If you are able to find the flag, please share the flag, hash, and your logic to generate the hash in the blog comments. The actual flag will be revealed later

🔚 Final Thoughts

MBA obfuscation is like digital camouflage in the world of software reverse engineering. It doesn’t stop the program from running — it stops you from understanding what it’s really doing. By blending arithmetic with Boolean logic, it creates a tangle that’s deliberately hard to unwind — a quiet but effective defense against analysis.
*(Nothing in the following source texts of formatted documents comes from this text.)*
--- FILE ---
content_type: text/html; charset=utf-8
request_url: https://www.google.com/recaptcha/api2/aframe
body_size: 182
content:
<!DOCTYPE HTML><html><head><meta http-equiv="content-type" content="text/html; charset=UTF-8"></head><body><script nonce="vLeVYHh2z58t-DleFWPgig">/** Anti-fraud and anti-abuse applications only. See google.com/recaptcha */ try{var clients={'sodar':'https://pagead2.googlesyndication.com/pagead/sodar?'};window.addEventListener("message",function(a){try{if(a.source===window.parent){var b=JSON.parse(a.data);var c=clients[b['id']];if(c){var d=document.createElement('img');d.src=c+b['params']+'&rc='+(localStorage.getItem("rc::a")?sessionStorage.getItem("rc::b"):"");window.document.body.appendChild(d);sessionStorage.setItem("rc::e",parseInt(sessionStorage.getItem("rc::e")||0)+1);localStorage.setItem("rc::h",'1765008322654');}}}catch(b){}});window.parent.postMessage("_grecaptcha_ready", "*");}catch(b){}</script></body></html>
Getting past it takes patience. It’s not a clean puzzle with a single solution. It’s more like peeling an onion — layer after layer, often messy, sometimes painful. And yet … that’s the work, isn’t it?

You don’t have to break every piece of obfuscation. You just need to go deep enough to find what matters.

In the end, it’s part automation, part instinct — and a lot of persistence.

🤝 Thanks

You made it to the end. Thanks for reading — and good luck finding the flag 🏁. Looking forward to your submissions!